Robust Statistics written by Peter J. Huber and has been published by John Wiley & Sons this book supported file pdf, txt, epub, kindle and other format this book has been release on 2011-09-20 with Mathematics categories.


A new edition of the classic, groundbreaking book on robust statistics Over twenty-five years after the publication of its predecessor, Robust Statistics, Second Edition continues to provide an authoritative and systematic treatment of the topic. This new edition has been thoroughly updated and expanded to reflect the latest advances in the field while also outlining the established theory and applications for building a solid foundation in robust statistics for both the theoretical and the applied statistician. A comprehensive introduction and discussion on the formal mathematical background behind qualitative and quantitative robustness is provided, and subsequent chapters delve into basic types of scale estimates, asymptotic minimax theory, regression, robust covariance, and robust design.

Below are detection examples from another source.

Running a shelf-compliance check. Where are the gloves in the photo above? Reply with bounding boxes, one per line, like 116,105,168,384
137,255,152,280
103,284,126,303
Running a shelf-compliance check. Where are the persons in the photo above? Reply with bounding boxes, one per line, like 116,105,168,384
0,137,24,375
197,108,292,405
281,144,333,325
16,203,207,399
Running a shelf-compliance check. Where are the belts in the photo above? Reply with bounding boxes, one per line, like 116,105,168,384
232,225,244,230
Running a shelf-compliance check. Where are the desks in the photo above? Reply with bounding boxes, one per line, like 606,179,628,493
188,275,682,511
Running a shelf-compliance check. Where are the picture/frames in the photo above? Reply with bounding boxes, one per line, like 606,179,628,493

In addition to an extended treatment of robust regression, the Second Edition features four new chapters covering: Robust Tests Small Sample Asymptotics Breakdown Point Bayesian Robustness An expanded treatment of robust regression and pseudo-values is also featured, and concepts, rather than mathematical completeness, are stressed in every discussion. Selected numerical algorithms for computing robust estimates and convergence proofs are provided throughout the book, along with quantitative robustness information for a variety of estimates. A General Remarks section appears at the beginning of each chapter and provides readers with ample motivation for working with the presented methods and techniques. Robust Statistics, Second Edition is an ideal book for graduate-level courses on the topic. It also serves as a valuable reference for researchers and practitioners who wish to study the statistical research associated with robust statistics.